> _THE PROBLEM_
Below are records with pictures. Reproduce exactly the lines from the line with "дедушка не просыпается.jpg" to the line with "Выезд за границу с детьми: в", inclusive, and leave each picture out.

:: EXERCISE DATA

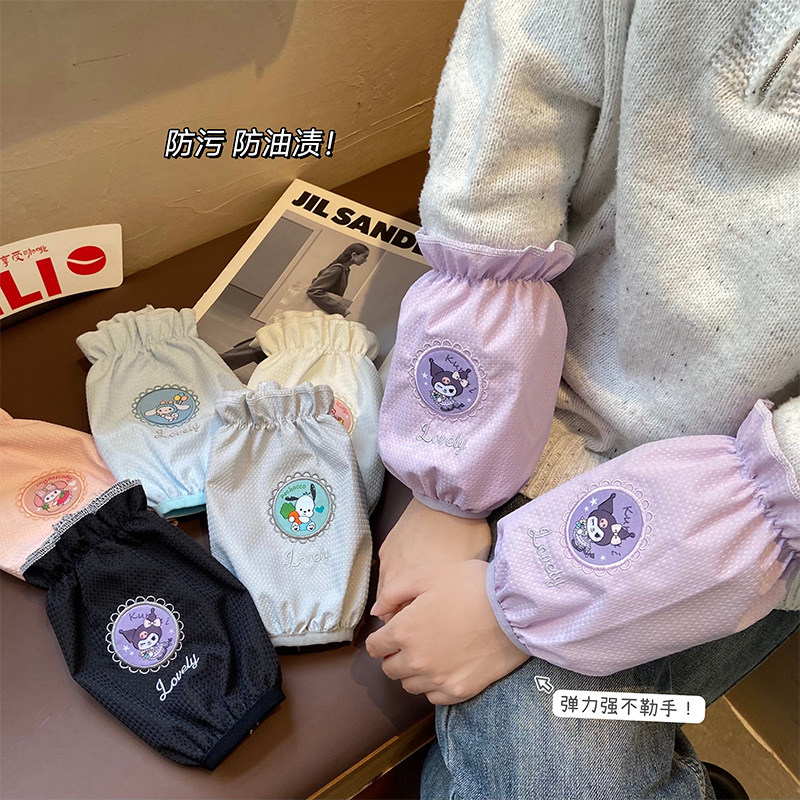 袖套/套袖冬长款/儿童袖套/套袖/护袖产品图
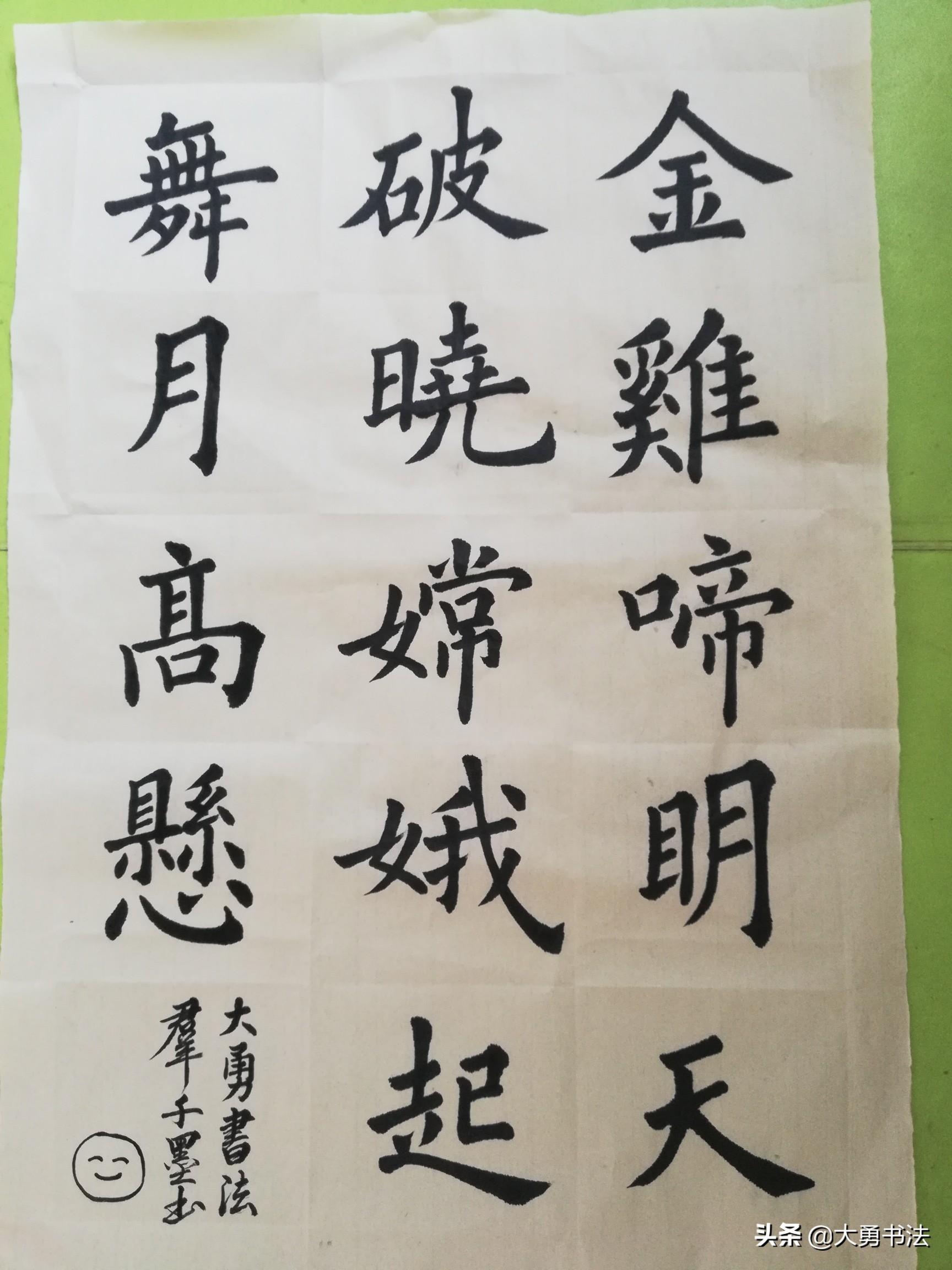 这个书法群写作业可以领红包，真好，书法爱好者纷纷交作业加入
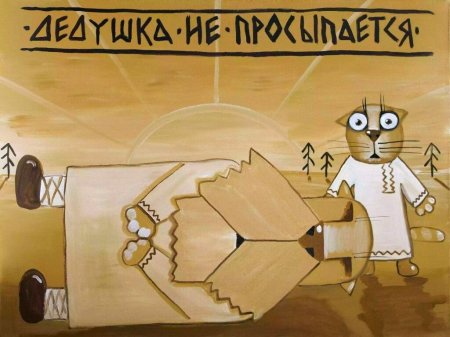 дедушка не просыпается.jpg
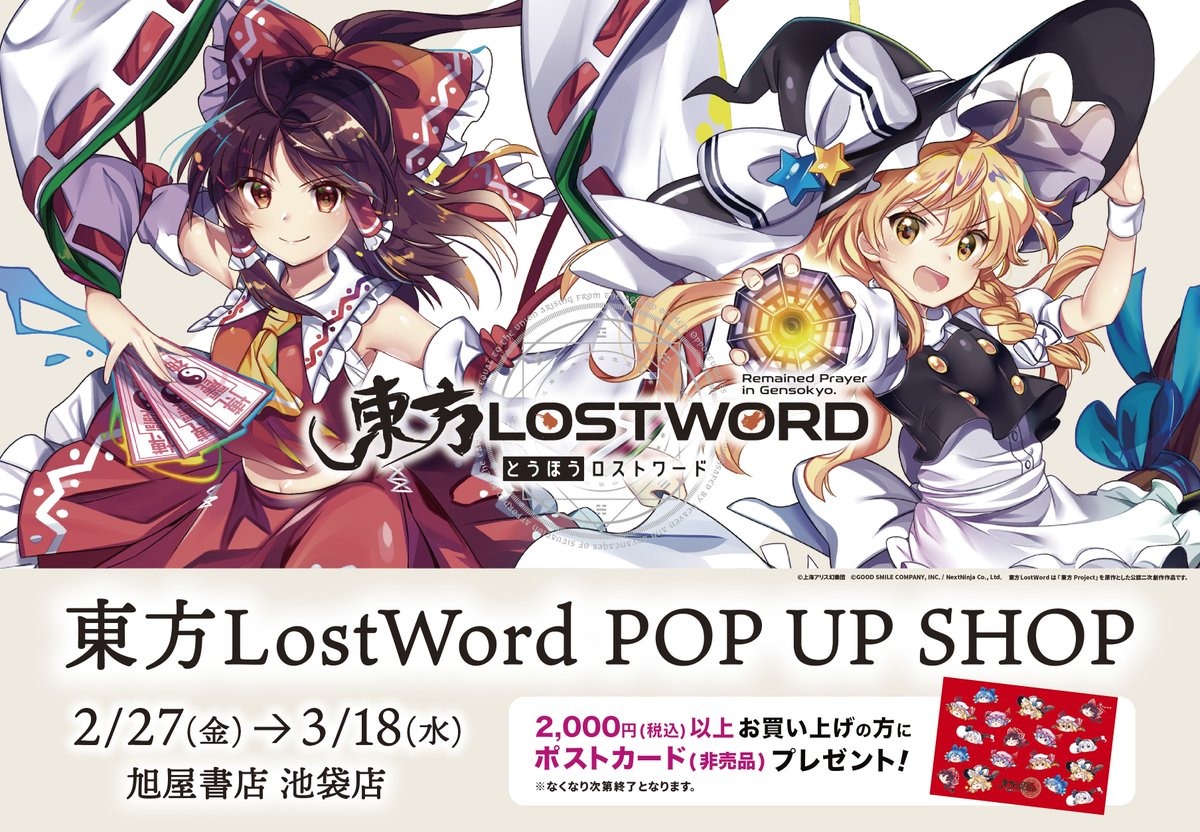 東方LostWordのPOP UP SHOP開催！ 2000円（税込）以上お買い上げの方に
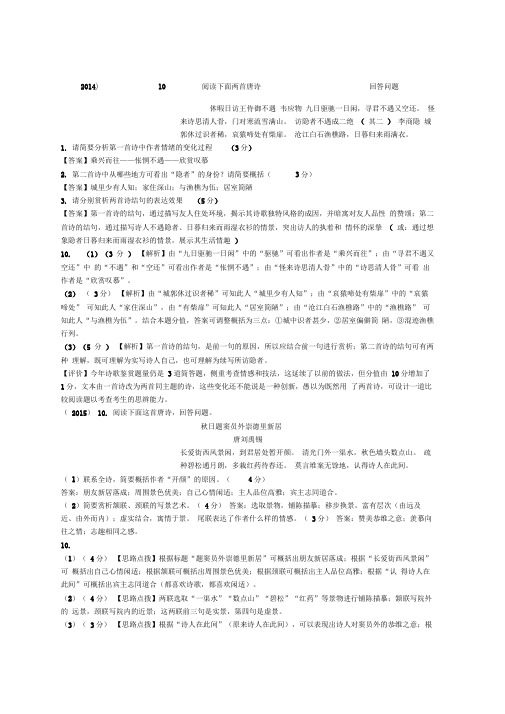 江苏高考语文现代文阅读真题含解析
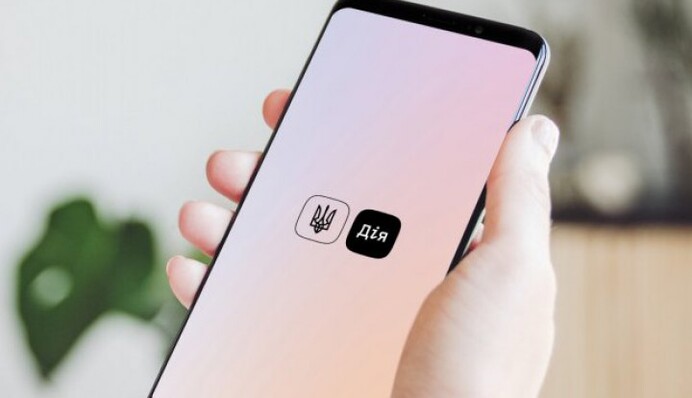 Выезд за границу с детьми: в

::::
:: EXERCISE DATA

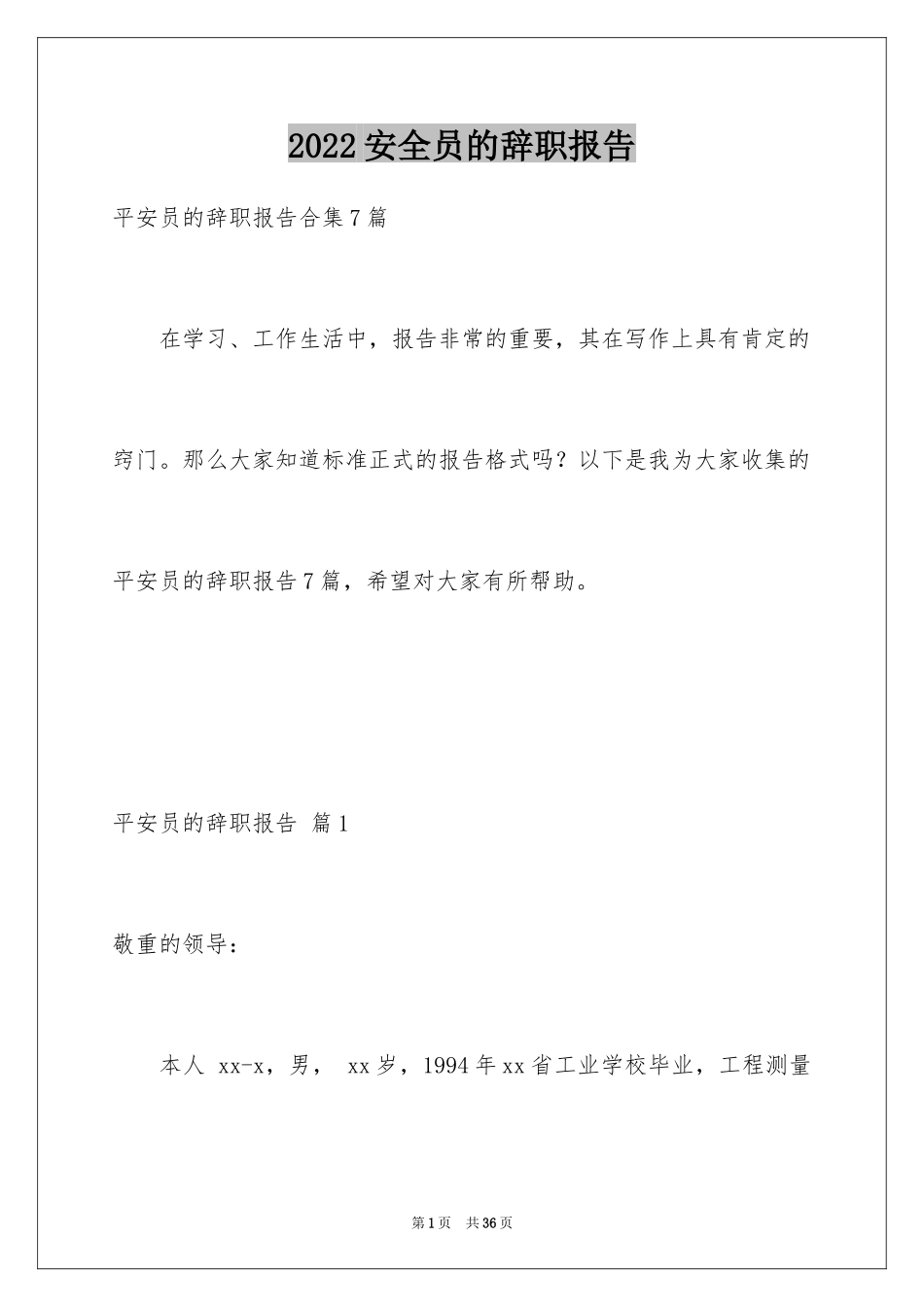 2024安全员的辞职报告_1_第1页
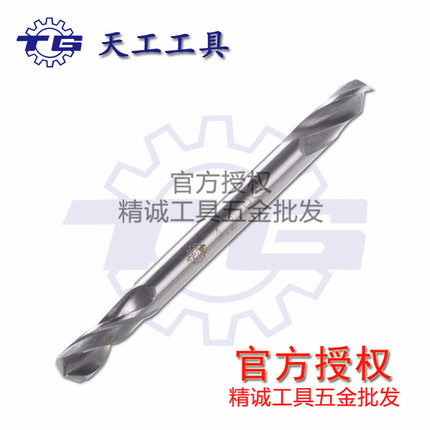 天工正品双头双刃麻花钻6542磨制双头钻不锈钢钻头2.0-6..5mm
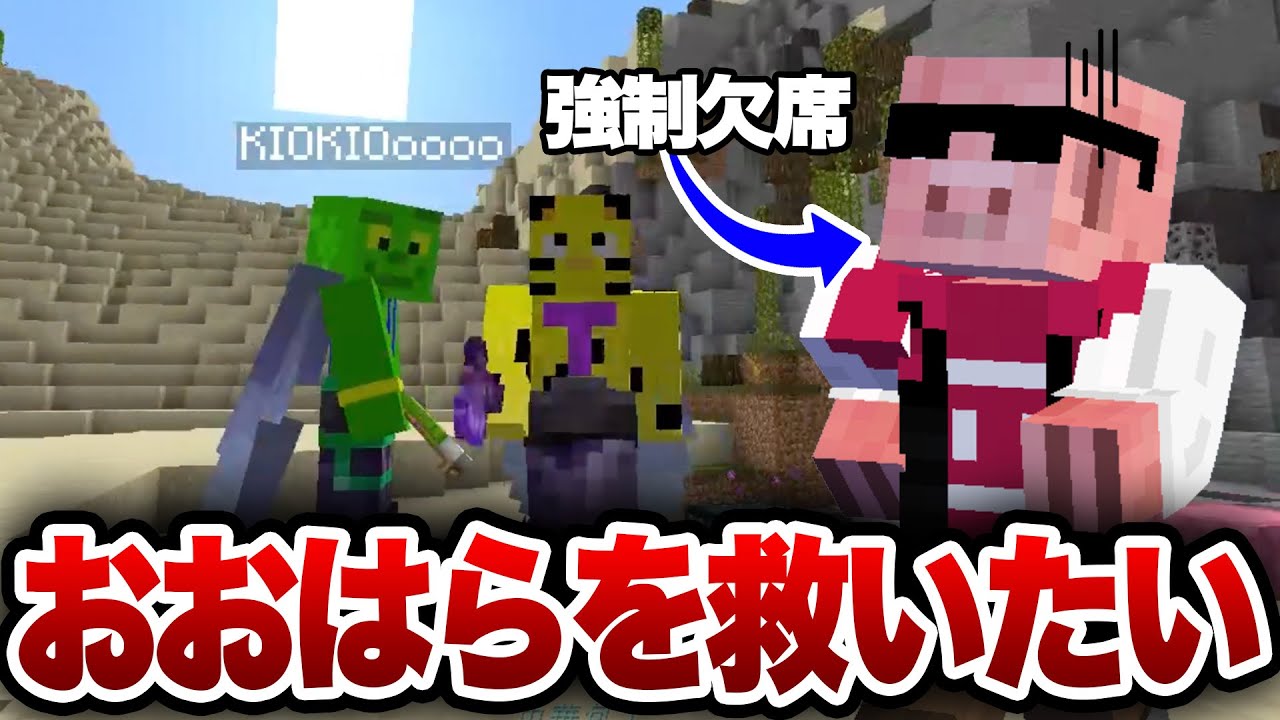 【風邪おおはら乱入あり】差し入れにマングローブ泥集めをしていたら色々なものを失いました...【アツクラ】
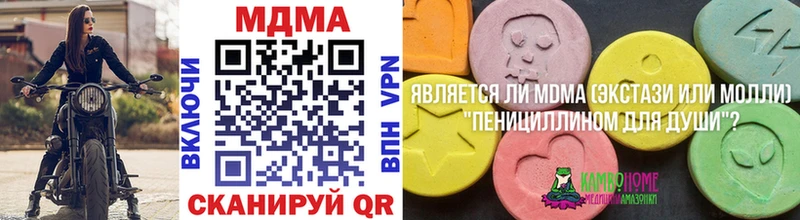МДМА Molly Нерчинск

::::

> _FINISHED TASK_
 дедушка не просыпается.jpg
 東方LostWordのPOP UP SHOP開催！ 2000円（税込）以上お買い上げの方に
 江苏高考语文现代文阅读真题含解析
 Выезд за границу с детьми: в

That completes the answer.